PAGE EXCERPT section start

In order to determine whether there is a risk of the engine reversing its direction of rotation, two thresholds S1 and S2 are provided to evaluate the predicted engine speed at top dead center (see curve B): a predetermined lower threshold S1 and a predetermined upper threshold S2.
The predetermined lower threshold S1 corresponds to a set value which is chosen as being the engine speed below which it is certain that a reversal of the direction of rotation will occur. This threshold may be set for example at 200 rpm. According to an aspect of the invention, this threshold needs to be set at a low value for which it is certain that, when the first prediction of the engine speed is below this value, a change in the direction of rotation of the engine at the next top dead center is certain to occur.
The predetermined upper threshold S2 is the threshold above which the predicted engine speed at the next top dead center reveals a certainty that the engine will not experience a reversal of its direction of rotation. In the present example, this predetermined upper threshold is set at 400 rpm. According to an aspect of the invention, this threshold needs to be set at a high value for which it is certain that, when the first prediction of the engine speed exceeds this value, a change in the direction of rotation of the engine at the next top dead center is impossible.
When a prediction of the engine speed at the next top dead center is below the predetermined lower threshold S1, the engine control unit 8 acts by inhibiting combustion at the top dead center concerned, in order to avoid any damage to the engine. When the prediction of the engine speed at top dead center is above the predetermined upper threshold S2, the certainty that a change in the direction of rotation of the engine will not occur means that normal engine operation can be maintained and combustion can therefore be performed at the top dead center concerned.
The thresholds S1 and S2 additionally define an area of uncertainty between them. The existence of this area of uncertainty allows conservative values to be selected for each of the thresholds S1 and S2. Specifically, a low value can be selected for the threshold S1 without having to worry about predictions that might be higher than the threshold S1 but nevertheless lead to a reversal of the direction of rotation of the engine. Likewise, a high value can be selected for the threshold S2 without having to worry about predictions that might be lower than the threshold S2 but nevertheless do not lead to a reversal of the direction of rotation of the engine.
For each first prediction of engine speed at top dead center, when the value of the prediction falls within the area of uncertainty, namely between the thresholds S1, S2, that means that this prediction value is unable to settle the matter of determining whether it will, or will not, definitely lead to a reversal of the direction of rotation of the engine. In that case, at least a second, additional, prediction is then made subsequently, namely as close as possible to the top dead center concerned. The closer to top dead center a prediction is made, the more closely this prediction reflects reality. The matter of determining whether there is a possibility of the direction of rotation being reversed, and therefore of whether combustion at top dead center will be inhibited or, on the other hand, maintained, will not be settled until one of these additional predictions leads to a predicted engine speed value that is above the predetermined upper threshold S2 or below the predetermined lower threshold S1. Optionally, the additional prediction or predictions may be compared against lower and upper thresholds which may be chosen to be different than the threshold S1 and S2, depending on the engine dynamics.

PAGE EXCERPT section end
DATA SEGMENT section start

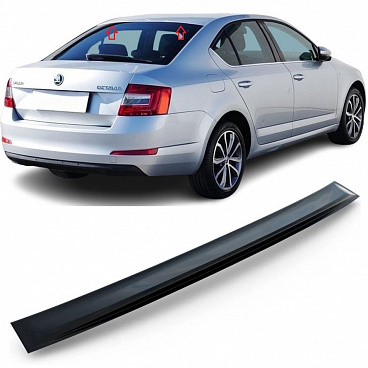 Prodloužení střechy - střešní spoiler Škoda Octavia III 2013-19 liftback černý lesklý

DATA SEGMENT section end

EXERCISE PROMPT
Write the next part of the passage on predicting engine speed against thresholds S1 and S2, starting right after its final sentence.

TASK RESULT
Over the timespan D1, the engine is in engine-braking and no combustion is therefore initiated at the successive top dead centers of this timespan D1. During the timespan D2, the driver places demand on the engine to propel the vehicle and combustion is therefore activated normally (injections I1, I2, and I3) each time the piston passes through top dead center (TDC1, TDC2, TDC3) in this timespan D2.
The engine prediction means are activated at a first measurement predetermined angular position P1 before each top dead center so as to obtain a first prediction of the engine speed at a reference point. The reference point is preferably the next top dead center.
In the present example, this first measurement predetermined angular position P1 is set at an angle of 24° before top dead center. In the present example, the crankshaft 4 has an external toothset 6 comprising 60 teeth so that two adjacent teeth are angularly separated by 6 degrees. The sensor 7 identifying the angular position of the engine by detecting the teeth of the toothset 6, the angular position of 24° before top dead center corresponds to four teeth of the toothset 6 preceding top dead center. In a variant, the first measurement predetermined angular position P1 may be modified to suit a particular engine and/or according to the phasing of the toothset 6 with respect to top dead center and/or other types of means for determining the angular position of the engine.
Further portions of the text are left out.